=== Task directions ===
From the forum post below about black levels on Panasonic plasma TVs, reproduce the passage from "To back-up my" up to and including "TVs for 2010.".

=== Exercise passage ===

The feature Panasonic's patent claims is image stability and keeping the discharge Probability and discharge delays in line with the panel's original design specifications. This is something no other pdp can do.

Now it's true that in the first half of 2009 the voltage increased too rapidly, which caused black level decreased. However, this has been fixed on all 2009 production after April 2009 and for the current 2010 line.

So today's Panasonic pdps still enjoy the feature of keeping the discharge Probability and discharge delays in line with the panel's original design specifications, with significantly less reduction of black level and over a much slower time frame. So much so that it would take several years of normal use to have a small change that would still keep the black level better than the next best panel.

To back-up my professional opinion here's a quote from David Katzmaier of CNET Editors' note, October 7, 2010: After about 1,500 hours the black-level performance of our TC-P50VT25 review sample has worsened, but not enough to affect our overall performance score. According to Panasonic it should not increase much further. Based on the strength of its performance against the competition, we have awarded the Panasonic TC-PVT25 series our Editors' Choice among plasma TVs for 2010.

-Robert
It's not fare for me to say that the increase in MLL was labeled a feature by Panasonic?

=== Given records ===
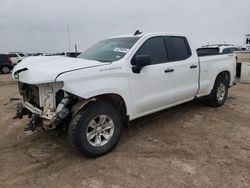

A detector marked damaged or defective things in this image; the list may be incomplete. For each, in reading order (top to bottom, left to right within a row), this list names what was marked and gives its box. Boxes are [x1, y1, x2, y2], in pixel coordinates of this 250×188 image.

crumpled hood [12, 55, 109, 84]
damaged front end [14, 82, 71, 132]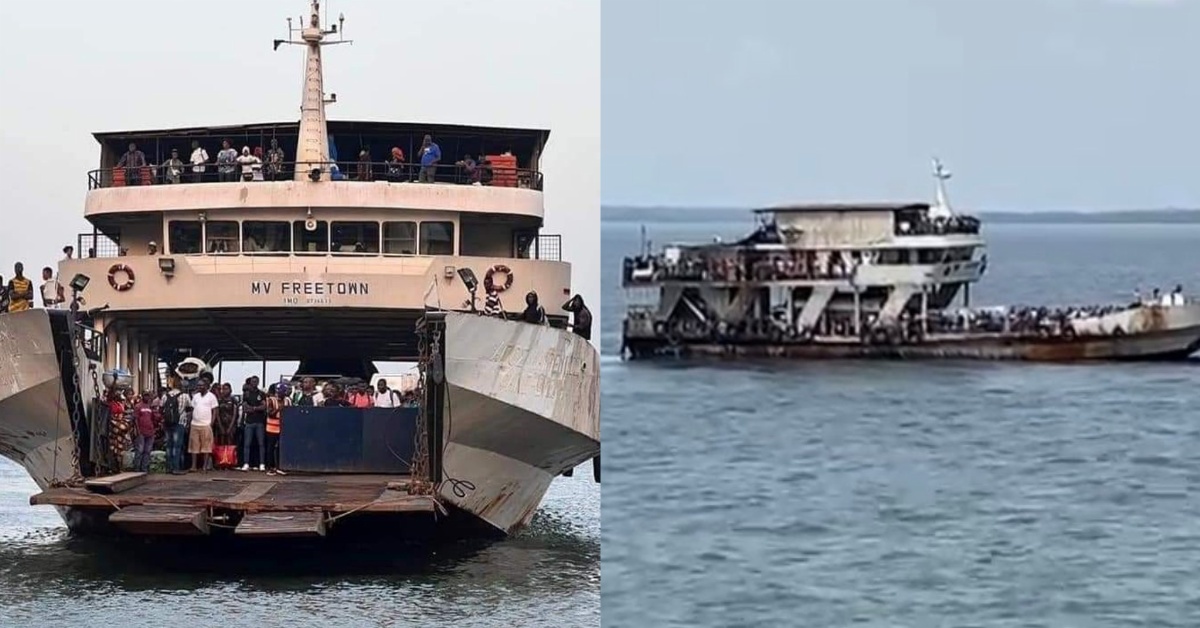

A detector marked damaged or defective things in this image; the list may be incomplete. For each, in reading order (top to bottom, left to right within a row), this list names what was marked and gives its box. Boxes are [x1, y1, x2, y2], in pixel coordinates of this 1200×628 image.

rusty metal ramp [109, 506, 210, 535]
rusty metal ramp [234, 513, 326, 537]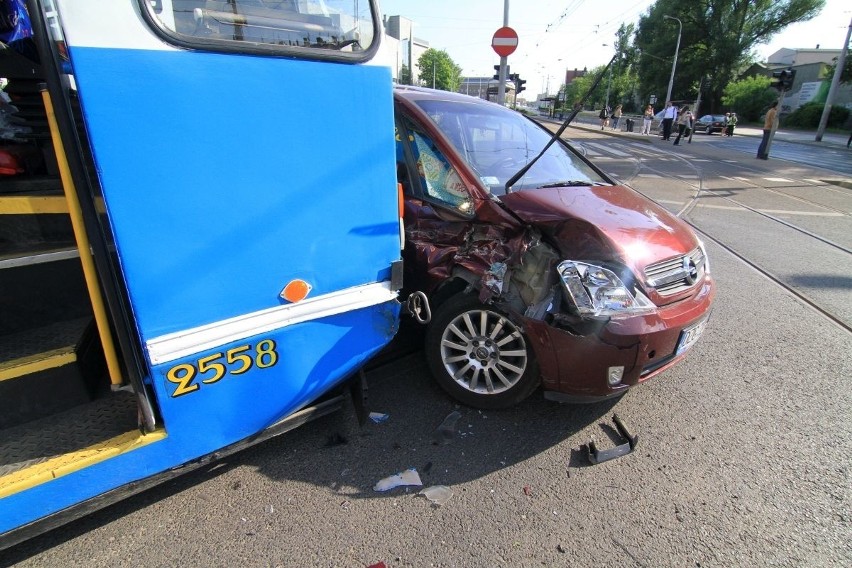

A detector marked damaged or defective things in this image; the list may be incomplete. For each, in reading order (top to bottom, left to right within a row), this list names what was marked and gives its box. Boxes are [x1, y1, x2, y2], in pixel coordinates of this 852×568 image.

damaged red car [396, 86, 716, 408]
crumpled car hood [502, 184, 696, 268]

* * *

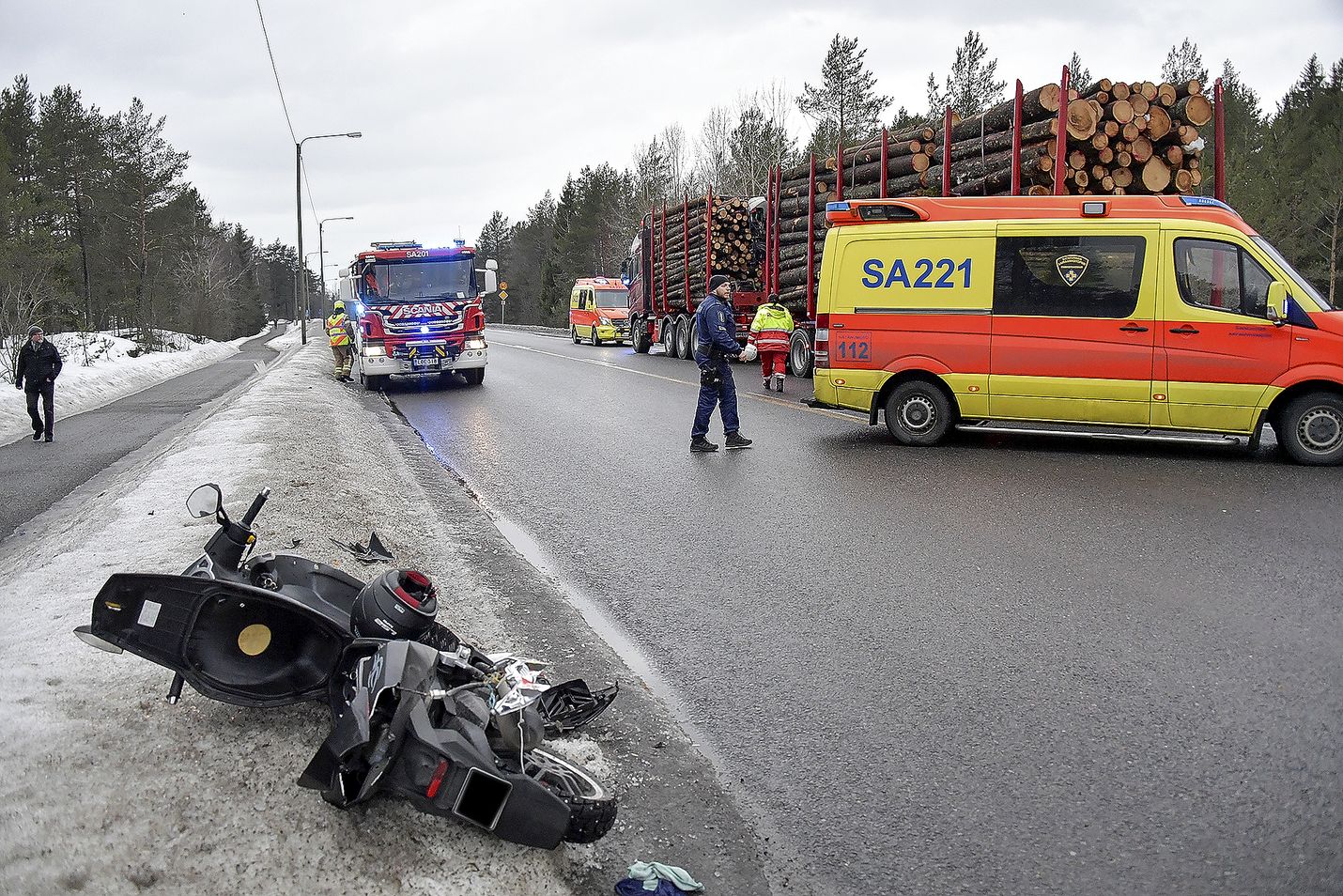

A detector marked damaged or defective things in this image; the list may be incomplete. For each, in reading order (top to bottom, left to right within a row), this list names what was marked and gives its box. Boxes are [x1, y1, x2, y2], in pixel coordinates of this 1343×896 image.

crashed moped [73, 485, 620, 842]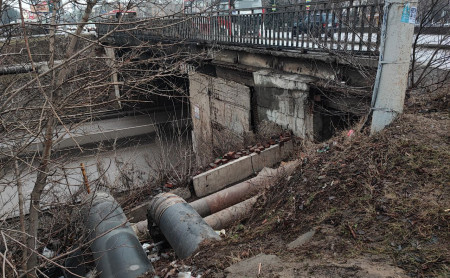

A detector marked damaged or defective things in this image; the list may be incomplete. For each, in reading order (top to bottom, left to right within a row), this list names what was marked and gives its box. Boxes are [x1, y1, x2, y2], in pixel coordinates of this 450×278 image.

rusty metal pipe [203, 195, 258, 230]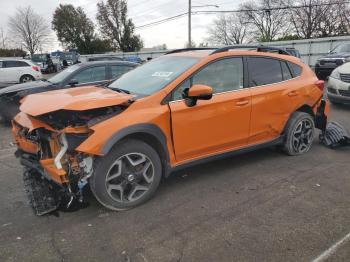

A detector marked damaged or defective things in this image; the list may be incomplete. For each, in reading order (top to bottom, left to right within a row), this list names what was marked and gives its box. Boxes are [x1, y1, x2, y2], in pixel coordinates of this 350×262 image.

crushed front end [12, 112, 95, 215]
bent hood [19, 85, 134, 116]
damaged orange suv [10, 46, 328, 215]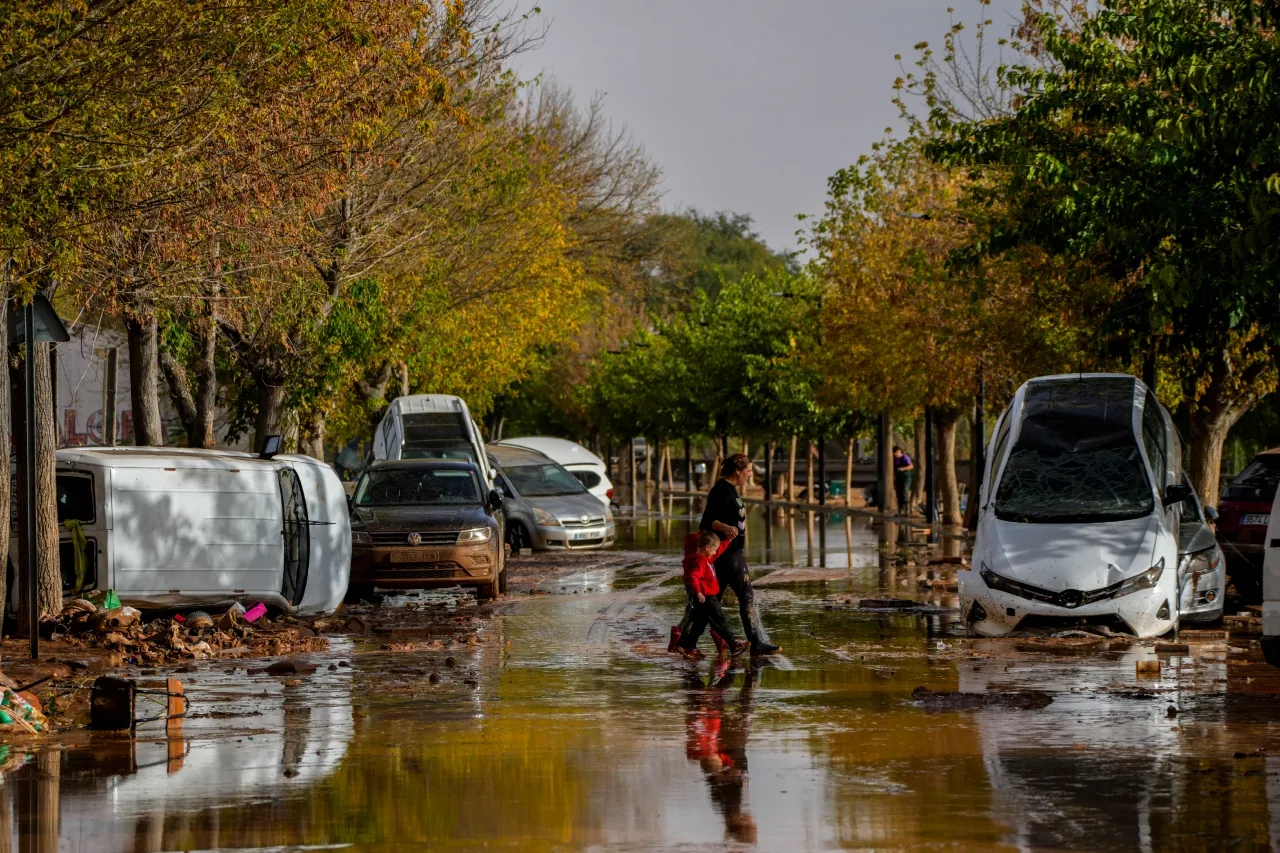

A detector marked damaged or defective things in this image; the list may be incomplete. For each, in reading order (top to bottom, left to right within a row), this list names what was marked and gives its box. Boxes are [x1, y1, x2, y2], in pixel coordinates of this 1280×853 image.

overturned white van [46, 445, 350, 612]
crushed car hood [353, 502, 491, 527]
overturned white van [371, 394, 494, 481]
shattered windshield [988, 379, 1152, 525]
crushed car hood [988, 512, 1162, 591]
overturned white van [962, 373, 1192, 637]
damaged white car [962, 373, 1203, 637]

=== Response for this exercise ===
To back-up my professional opinion here's a quote from David Katzmaier of CNET Editors' note, October 7, 2010: After about 1,500 hours the black-level performance of our TC-P50VT25 review sample has worsened, but not enough to affect our overall performance score. According to Panasonic it should not increase much further. Based on the strength of its performance against the competition, we have awarded the Panasonic TC-PVT25 series our Editors' Choice among plasma TVs for 2010.